The MGM Resorts cyber attack serves as a cautionary tale that emphasizes the need for a holistic approach to cybersecurity, encompassing technology, employee training, and robust policies and procedures.
The MGM Resorts cyber attack offers several key lessons for organizations aiming to bolster their cybersecurity posture:
1. Human Element Vulnerability
The attack underscores the vulnerability of the human element in cybersecurity. Even with advanced technological safeguards, social engineering tactics like vishing can be highly effective. Organizations need to invest in regular and comprehensive employee training to recognize and respond to such attacks.
2. Multi-Layered Attacks
The attackers used a combination of techniques, including social engineering, vishing, and exploiting technical vulnerabilities. This multi-layered approach highlights the need for a similarly multi-faceted defense strategy that includes both technological and human-focused measures.
3. Importance of Identity and Access Management
The attackers exploited weaknesses in MGM’s identity and access management systems, specifically between Active Directory and Okta. Organizations need to ensure that these systems are securely configured and regularly audited for vulnerabilities.
4. Rapid Lateral Movement
Once inside the network, the attackers quickly moved laterally to escalate their privileges. Network segmentation and strict access controls can mitigate the impact of such movements.

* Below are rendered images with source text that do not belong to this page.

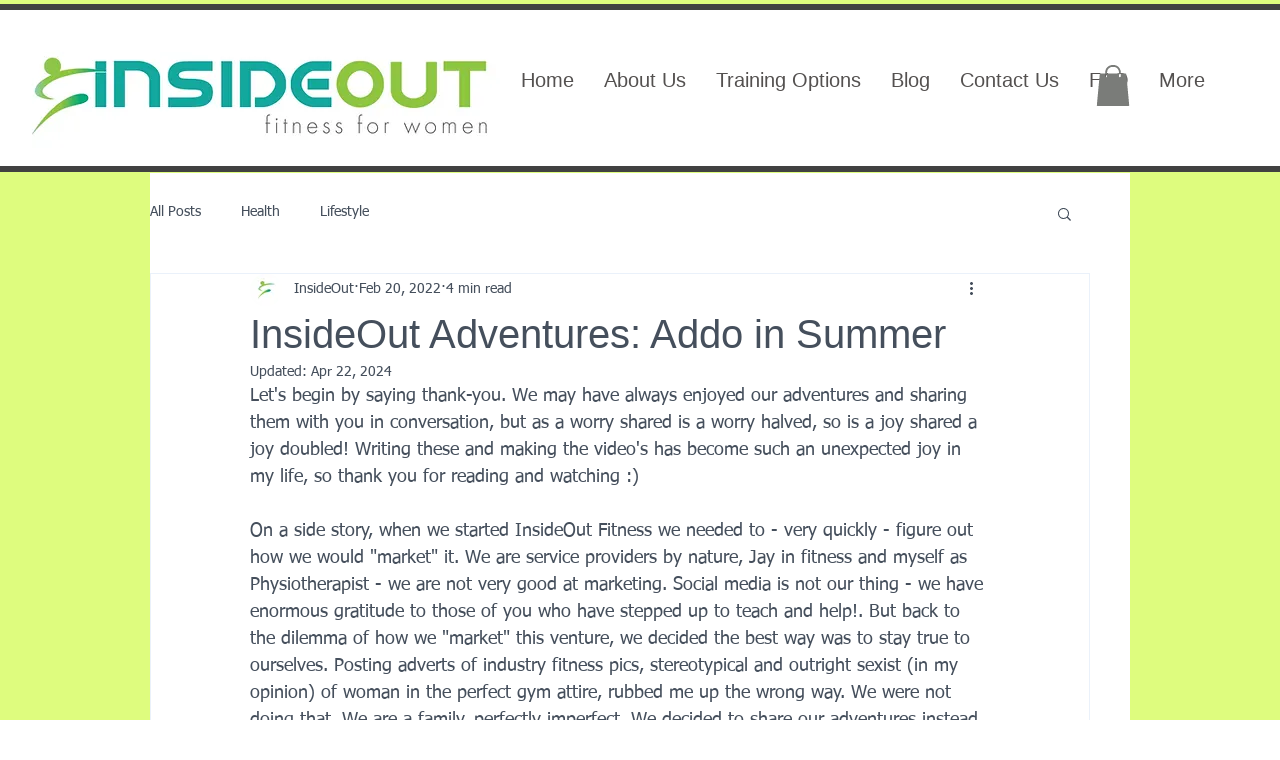

--- FILE ---
content_type: text/css; charset=utf-8
request_url: https://www.insideout-fitness.com/_serverless/pro-gallery-css-v4-server/layoutCss?ver=2&id=3fhuj-not-scoped&items=3756_3047_1714%7C3659_2843_1599%7C3635_3084_1735%7C3789_4395_2472%7C3642_2669_1501%7C3694_3410_1996%7C3736_2588_1456%7C3763_5705_3209%7C3822_4060_2284%7C3536_3494_1965&container=2217.625_740_620_720&options=gallerySizeType:px%7CenableInfiniteScroll:true%7CtitlePlacement:SHOW_ON_HOVER%7CarrowsSize:23%7CthumbnailSize:120%7CgalleryLayout:3%7CisVertical:false%7CgallerySizePx:300%7CcubeType:fill%7CgalleryThumbnailsAlignment:bottom%7CthumbnailSpacings:2.5
body_size: -180
content:
#pro-gallery-3fhuj-not-scoped .pro-gallery-parent-container{ width: 740px !important; height: 620px !important; } #pro-gallery-3fhuj-not-scoped [data-hook="item-container"][data-idx="0"].gallery-item-container{opacity: 1 !important;display: block !important;transition: opacity .2s ease !important;top: 0px !important;left: 0px !important;right: auto !important;height: 493px !important;width: 740px !important;} #pro-gallery-3fhuj-not-scoped [data-hook="item-container"][data-idx="0"] .gallery-item-common-info-outer{height: 100% !important;} #pro-gallery-3fhuj-not-scoped [data-hook="item-container"][data-idx="0"] .gallery-item-common-info{height: 100% !important;width: 100% !important;} #pro-gallery-3fhuj-not-scoped [data-hook="item-container"][data-idx="0"] .gallery-item-wrapper{width: 740px !important;height: 493px !important;margin: 0 !important;} #pro-gallery-3fhuj-not-scoped [data-hook="item-container"][data-idx="0"] .gallery-item-content{width: 740px !important;height: 493px !important;margin: 0px 0px !important;opacity: 1 !important;} #pro-gallery-3fhuj-not-scoped [data-hook="item-container"][data-idx="0"] .gallery-item-hover{width: 740px !important;height: 493px !important;opacity: 1 !important;} #pro-gallery-3fhuj-not-scoped [data-hook="item-container"][data-idx="0"] .item-hover-flex-container{width: 740px !important;height: 493px !important;margin: 0px 0px !important;opacity: 1 !important;} #pro-gallery-3fhuj-not-scoped [data-hook="item-container"][data-idx="0"] .gallery-item-wrapper img{width: 100% !important;height: 100% !important;opacity: 1 !important;} #pro-gallery-3fhuj-not-scoped [data-hook="item-container"][data-idx="1"].gallery-item-container{opacity: 1 !important;display: block !important;transition: opacity .2s ease !important;top: 0px !important;left: 740px !important;right: auto !important;height: 493px !important;width: 740px !important;} #pro-gallery-3fhuj-not-scoped [data-hook="item-container"][data-idx="1"] .gallery-item-common-info-outer{height: 100% !important;} #pro-gallery-3fhuj-not-scoped [data-hook="item-container"][data-idx="1"] .gallery-item-common-info{height: 100% !important;width: 100% !important;} #pro-gallery-3fhuj-not-scoped [data-hook="item-container"][data-idx="1"] .gallery-item-wrapper{width: 740px !important;height: 493px !important;margin: 0 !important;} #pro-gallery-3fhuj-not-scoped [data-hook="item-container"][data-idx="1"] .gallery-item-content{width: 740px !important;height: 493px !important;margin: 0px 0px !important;opacity: 1 !important;} #pro-gallery-3fhuj-not-scoped [data-hook="item-container"][data-idx="1"] .gallery-item-hover{width: 740px !important;height: 493px !important;opacity: 1 !important;} #pro-gallery-3fhuj-not-scoped [data-hook="item-container"][data-idx="1"] .item-hover-flex-container{width: 740px !important;height: 493px !important;margin: 0px 0px !important;opacity: 1 !important;} #pro-gallery-3fhuj-not-scoped [data-hook="item-container"][data-idx="1"] .gallery-item-wrapper img{width: 100% !important;height: 100% !important;opacity: 1 !important;} #pro-gallery-3fhuj-not-scoped [data-hook="item-container"][data-idx="2"].gallery-item-container{opacity: 1 !important;display: block !important;transition: opacity .2s ease !important;top: 0px !important;left: 1480px !important;right: auto !important;height: 493px !important;width: 740px !important;} #pro-gallery-3fhuj-not-scoped [data-hook="item-container"][data-idx="2"] .gallery-item-common-info-outer{height: 100% !important;} #pro-gallery-3fhuj-not-scoped [data-hook="item-container"][data-idx="2"] .gallery-item-common-info{height: 100% !important;width: 100% !important;} #pro-gallery-3fhuj-not-scoped [data-hook="item-container"][data-idx="2"] .gallery-item-wrapper{width: 740px !important;height: 493px !important;margin: 0 !important;} #pro-gallery-3fhuj-not-scoped [data-hook="item-container"][data-idx="2"] .gallery-item-content{width: 740px !important;height: 493px !important;margin: 0px 0px !important;opacity: 1 !important;} #pro-gallery-3fhuj-not-scoped [data-hook="item-container"][data-idx="2"] .gallery-item-hover{width: 740px !important;height: 493px !important;opacity: 1 !important;} #pro-gallery-3fhuj-not-scoped [data-hook="item-container"][data-idx="2"] .item-hover-flex-container{width: 740px !important;height: 493px !important;margin: 0px 0px !important;opacity: 1 !important;} #pro-gallery-3fhuj-not-scoped [data-hook="item-container"][data-idx="2"] .gallery-item-wrapper img{width: 100% !important;height: 100% !important;opacity: 1 !important;} #pro-gallery-3fhuj-not-scoped [data-hook="item-container"][data-idx="3"]{display: none !important;} #pro-gallery-3fhuj-not-scoped [data-hook="item-container"][data-idx="4"]{display: none !important;} #pro-gallery-3fhuj-not-scoped [data-hook="item-container"][data-idx="5"]{display: none !important;} #pro-gallery-3fhuj-not-scoped [data-hook="item-container"][data-idx="6"]{display: none !important;} #pro-gallery-3fhuj-not-scoped [data-hook="item-container"][data-idx="7"]{display: none !important;} #pro-gallery-3fhuj-not-scoped [data-hook="item-container"][data-idx="8"]{display: none !important;} #pro-gallery-3fhuj-not-scoped [data-hook="item-container"][data-idx="9"]{display: none !important;} #pro-gallery-3fhuj-not-scoped .pro-gallery-prerender{height:620px !important;}#pro-gallery-3fhuj-not-scoped {height:620px !important; width:740px !important;}#pro-gallery-3fhuj-not-scoped .pro-gallery-margin-container {height:620px !important;}#pro-gallery-3fhuj-not-scoped .one-row:not(.thumbnails-gallery) {height:492.5px !important; width:740px !important;}#pro-gallery-3fhuj-not-scoped .one-row:not(.thumbnails-gallery) .gallery-horizontal-scroll {height:492.5px !important;}#pro-gallery-3fhuj-not-scoped .pro-gallery-parent-container:not(.gallery-slideshow) [data-hook=group-view] .item-link-wrapper::before {height:492.5px !important; width:740px !important;}#pro-gallery-3fhuj-not-scoped .pro-gallery-parent-container {height:620px !important; width:740px !important;}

5. Data Exfiltration Risks
The attack led to the theft of sensitive customer data, including Social Security numbers and driver’s license information. Organizations need to encrypt sensitive data and monitor for unauthorized data access and exfiltration.
6. Geopolitical Considerations
The involvement of groups from different countries (U.S., U.K., and Russia) highlights the global nature of cyber threats and the need for international cooperation in cybersecurity.
7. Age is Not a Barrier
The young age of some of the attackers (as young as 19) indicates that cyber threats can come from individuals who may not have extensive experience but are nonetheless highly skilled.
8. Financial Impact
The immediate financial impact, including the drop in stock prices and daily revenue losses, underscores the need for cyber insurance and a well-defined cyber risk assessment and mitigation strategy.